Input for this task:
##############################
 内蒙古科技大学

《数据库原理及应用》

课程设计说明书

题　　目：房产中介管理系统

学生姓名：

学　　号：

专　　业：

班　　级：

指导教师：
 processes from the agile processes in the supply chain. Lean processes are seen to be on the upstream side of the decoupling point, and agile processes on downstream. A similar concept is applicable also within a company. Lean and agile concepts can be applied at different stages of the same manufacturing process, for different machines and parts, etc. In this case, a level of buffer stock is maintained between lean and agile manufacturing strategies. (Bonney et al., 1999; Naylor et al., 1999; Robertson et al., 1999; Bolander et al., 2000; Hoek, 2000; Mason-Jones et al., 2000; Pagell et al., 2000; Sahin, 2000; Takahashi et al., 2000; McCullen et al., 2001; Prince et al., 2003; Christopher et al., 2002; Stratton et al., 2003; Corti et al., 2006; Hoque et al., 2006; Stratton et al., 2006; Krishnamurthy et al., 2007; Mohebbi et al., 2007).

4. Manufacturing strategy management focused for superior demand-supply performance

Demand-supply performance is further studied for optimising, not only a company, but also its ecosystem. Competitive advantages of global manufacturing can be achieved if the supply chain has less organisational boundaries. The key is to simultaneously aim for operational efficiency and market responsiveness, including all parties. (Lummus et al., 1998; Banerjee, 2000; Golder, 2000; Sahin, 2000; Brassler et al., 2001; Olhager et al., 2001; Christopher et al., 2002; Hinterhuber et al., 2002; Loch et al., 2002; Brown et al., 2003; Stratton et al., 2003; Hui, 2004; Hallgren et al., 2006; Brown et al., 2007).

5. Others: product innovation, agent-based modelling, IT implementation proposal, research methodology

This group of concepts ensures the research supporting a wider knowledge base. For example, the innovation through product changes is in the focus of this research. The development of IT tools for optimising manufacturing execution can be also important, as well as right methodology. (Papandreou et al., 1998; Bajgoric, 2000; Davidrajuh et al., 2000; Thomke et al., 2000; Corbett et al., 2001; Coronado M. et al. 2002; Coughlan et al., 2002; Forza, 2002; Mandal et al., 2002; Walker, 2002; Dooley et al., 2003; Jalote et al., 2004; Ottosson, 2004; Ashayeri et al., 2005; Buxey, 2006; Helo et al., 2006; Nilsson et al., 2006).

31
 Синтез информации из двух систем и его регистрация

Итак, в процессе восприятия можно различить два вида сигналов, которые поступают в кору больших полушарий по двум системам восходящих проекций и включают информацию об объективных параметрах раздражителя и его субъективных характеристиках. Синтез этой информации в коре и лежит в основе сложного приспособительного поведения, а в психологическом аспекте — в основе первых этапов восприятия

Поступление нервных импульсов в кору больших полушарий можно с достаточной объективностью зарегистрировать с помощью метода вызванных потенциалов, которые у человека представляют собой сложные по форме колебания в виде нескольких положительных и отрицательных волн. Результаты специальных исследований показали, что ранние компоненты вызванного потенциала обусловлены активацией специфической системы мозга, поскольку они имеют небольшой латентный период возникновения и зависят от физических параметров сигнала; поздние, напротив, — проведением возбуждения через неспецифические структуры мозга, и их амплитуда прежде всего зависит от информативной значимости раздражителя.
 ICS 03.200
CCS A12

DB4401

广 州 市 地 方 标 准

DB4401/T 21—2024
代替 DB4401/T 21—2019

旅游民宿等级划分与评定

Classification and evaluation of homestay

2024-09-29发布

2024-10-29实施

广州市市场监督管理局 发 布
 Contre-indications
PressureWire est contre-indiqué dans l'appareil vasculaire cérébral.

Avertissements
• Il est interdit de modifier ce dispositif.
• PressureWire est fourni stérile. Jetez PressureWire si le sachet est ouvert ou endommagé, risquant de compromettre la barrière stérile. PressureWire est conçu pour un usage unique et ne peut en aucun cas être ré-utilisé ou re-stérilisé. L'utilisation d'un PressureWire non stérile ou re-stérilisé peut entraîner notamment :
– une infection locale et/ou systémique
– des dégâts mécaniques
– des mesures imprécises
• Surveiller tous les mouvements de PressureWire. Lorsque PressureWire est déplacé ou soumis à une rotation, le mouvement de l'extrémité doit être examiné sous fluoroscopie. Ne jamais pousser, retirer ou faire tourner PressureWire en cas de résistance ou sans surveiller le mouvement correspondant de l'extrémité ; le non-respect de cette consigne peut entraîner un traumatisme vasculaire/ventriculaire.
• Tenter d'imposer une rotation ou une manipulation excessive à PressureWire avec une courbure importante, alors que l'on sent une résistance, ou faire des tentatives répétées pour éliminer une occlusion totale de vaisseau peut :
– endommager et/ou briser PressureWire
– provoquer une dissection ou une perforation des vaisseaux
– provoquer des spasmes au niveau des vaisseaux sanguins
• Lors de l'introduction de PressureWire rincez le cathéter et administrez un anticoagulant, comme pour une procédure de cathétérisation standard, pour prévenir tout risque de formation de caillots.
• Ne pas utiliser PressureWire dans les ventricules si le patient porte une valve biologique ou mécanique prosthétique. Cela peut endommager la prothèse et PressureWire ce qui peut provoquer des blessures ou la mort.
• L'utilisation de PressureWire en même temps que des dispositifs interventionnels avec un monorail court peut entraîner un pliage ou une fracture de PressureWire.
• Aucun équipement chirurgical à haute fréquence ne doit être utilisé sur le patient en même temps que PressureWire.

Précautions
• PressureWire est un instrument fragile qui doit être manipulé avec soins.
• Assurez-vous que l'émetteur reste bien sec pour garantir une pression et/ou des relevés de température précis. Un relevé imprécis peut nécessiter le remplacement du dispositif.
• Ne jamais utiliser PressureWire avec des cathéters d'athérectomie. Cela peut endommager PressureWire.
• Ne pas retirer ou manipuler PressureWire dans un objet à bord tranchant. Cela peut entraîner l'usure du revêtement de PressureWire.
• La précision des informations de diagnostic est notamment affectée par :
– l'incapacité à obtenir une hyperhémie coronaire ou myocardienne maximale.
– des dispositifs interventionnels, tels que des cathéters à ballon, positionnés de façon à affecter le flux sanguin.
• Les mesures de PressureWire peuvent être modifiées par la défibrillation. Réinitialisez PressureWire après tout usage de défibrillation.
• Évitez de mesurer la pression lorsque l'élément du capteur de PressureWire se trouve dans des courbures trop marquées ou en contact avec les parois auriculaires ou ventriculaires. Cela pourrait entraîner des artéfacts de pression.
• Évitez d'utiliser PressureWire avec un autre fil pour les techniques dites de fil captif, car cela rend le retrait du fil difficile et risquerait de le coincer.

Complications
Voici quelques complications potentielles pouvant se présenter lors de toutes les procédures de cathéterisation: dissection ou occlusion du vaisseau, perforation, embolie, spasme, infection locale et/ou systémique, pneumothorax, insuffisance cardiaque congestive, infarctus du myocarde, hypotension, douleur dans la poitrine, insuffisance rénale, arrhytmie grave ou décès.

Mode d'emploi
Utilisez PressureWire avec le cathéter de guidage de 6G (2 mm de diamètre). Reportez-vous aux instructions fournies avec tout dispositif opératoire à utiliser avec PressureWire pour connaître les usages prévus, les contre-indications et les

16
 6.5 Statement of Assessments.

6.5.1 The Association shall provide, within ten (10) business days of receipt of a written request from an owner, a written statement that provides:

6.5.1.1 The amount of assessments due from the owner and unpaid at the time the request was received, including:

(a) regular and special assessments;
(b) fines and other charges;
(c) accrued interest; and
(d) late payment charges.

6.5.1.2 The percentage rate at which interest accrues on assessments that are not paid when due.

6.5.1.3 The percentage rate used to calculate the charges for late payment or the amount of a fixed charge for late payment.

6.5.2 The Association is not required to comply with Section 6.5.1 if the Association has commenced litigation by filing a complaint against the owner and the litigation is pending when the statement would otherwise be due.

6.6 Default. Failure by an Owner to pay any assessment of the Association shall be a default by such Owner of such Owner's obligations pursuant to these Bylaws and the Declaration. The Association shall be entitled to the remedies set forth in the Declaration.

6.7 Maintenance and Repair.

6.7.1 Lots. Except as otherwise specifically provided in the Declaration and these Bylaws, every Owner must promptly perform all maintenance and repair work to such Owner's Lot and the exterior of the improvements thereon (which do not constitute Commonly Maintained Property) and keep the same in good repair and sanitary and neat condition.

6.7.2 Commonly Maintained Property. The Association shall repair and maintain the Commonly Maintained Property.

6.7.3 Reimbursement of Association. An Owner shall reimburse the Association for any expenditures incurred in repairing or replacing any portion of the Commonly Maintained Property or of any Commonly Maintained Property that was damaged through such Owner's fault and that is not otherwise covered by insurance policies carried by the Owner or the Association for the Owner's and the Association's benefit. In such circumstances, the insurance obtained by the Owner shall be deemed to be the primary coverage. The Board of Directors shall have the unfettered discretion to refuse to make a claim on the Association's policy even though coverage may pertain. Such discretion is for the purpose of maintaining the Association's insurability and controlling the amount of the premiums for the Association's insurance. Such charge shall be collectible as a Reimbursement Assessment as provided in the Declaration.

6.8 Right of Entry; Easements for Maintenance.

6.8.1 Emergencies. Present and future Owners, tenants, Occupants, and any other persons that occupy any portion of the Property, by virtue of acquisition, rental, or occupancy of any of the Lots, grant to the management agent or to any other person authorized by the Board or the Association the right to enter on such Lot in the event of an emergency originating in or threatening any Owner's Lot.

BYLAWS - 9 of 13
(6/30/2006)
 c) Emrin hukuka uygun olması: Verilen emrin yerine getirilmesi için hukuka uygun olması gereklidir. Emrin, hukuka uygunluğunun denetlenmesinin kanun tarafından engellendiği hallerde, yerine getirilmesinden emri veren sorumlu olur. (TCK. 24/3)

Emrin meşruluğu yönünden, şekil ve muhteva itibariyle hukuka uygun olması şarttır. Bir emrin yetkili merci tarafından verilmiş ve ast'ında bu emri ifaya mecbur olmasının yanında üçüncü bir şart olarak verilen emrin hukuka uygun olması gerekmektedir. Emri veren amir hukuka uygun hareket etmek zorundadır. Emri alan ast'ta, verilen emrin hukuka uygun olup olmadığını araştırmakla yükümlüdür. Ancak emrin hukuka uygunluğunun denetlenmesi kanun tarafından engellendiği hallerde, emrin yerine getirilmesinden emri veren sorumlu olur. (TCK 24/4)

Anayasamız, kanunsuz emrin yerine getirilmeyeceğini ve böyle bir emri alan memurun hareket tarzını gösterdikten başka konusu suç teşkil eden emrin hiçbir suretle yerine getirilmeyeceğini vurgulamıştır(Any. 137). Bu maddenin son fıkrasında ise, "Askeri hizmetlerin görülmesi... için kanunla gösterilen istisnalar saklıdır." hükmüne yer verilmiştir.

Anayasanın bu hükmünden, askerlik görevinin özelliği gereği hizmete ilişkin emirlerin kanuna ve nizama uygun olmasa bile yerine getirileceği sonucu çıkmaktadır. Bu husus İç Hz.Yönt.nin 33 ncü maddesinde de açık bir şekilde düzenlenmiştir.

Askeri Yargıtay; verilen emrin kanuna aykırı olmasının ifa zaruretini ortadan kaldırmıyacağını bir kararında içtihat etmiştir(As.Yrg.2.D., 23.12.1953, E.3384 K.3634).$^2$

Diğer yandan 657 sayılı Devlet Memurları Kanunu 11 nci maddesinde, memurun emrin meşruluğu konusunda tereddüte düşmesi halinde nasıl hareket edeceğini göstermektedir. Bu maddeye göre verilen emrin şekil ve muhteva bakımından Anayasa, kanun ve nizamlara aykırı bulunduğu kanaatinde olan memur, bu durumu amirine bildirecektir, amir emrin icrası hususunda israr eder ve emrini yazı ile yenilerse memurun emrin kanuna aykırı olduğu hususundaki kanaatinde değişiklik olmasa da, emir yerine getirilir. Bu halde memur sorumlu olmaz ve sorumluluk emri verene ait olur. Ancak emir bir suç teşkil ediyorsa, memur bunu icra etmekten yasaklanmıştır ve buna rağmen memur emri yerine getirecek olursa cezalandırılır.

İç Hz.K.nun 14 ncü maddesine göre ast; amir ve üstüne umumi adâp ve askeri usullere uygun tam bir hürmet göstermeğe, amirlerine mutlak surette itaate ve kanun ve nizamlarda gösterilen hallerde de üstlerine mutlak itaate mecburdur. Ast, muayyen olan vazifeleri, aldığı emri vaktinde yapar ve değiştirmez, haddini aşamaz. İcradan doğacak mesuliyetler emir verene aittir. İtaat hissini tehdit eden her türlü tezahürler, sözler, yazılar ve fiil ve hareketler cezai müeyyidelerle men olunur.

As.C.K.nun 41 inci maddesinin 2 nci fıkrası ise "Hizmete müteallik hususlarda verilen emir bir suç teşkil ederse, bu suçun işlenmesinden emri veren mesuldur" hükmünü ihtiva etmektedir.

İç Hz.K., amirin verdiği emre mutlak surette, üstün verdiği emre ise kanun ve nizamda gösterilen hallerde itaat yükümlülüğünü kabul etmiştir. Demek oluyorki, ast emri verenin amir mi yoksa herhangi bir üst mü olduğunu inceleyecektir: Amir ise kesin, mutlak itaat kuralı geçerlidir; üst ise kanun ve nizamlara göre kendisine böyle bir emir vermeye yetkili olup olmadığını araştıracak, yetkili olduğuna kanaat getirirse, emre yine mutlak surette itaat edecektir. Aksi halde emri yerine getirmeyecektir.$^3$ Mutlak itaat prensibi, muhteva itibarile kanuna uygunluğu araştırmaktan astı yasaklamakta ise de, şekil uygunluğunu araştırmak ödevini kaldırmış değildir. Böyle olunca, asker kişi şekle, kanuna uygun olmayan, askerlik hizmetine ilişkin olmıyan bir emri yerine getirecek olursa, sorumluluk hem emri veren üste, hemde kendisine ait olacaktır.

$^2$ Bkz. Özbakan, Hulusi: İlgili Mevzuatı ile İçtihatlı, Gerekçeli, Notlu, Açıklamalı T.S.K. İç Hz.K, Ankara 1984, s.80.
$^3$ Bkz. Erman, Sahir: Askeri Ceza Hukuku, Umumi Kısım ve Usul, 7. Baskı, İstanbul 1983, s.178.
##############################
Activity: Look above for the line with "temps que PressureWire." and the line with "peut endommager PressureWire.". Retype those two lines and every line between them exactly, adding nothing.

Task solution:
• Aucun équipement chirurgical à haute fréquence ne doit être utilisé sur le patient en même temps que PressureWire.

Précautions
• PressureWire est un instrument fragile qui doit être manipulé avec soins.
• Assurez-vous que l'émetteur reste bien sec pour garantir une pression et/ou des relevés de température précis. Un relevé imprécis peut nécessiter le remplacement du dispositif.
• Ne jamais utiliser PressureWire avec des cathéters d'athérectomie. Cela peut endommager PressureWire.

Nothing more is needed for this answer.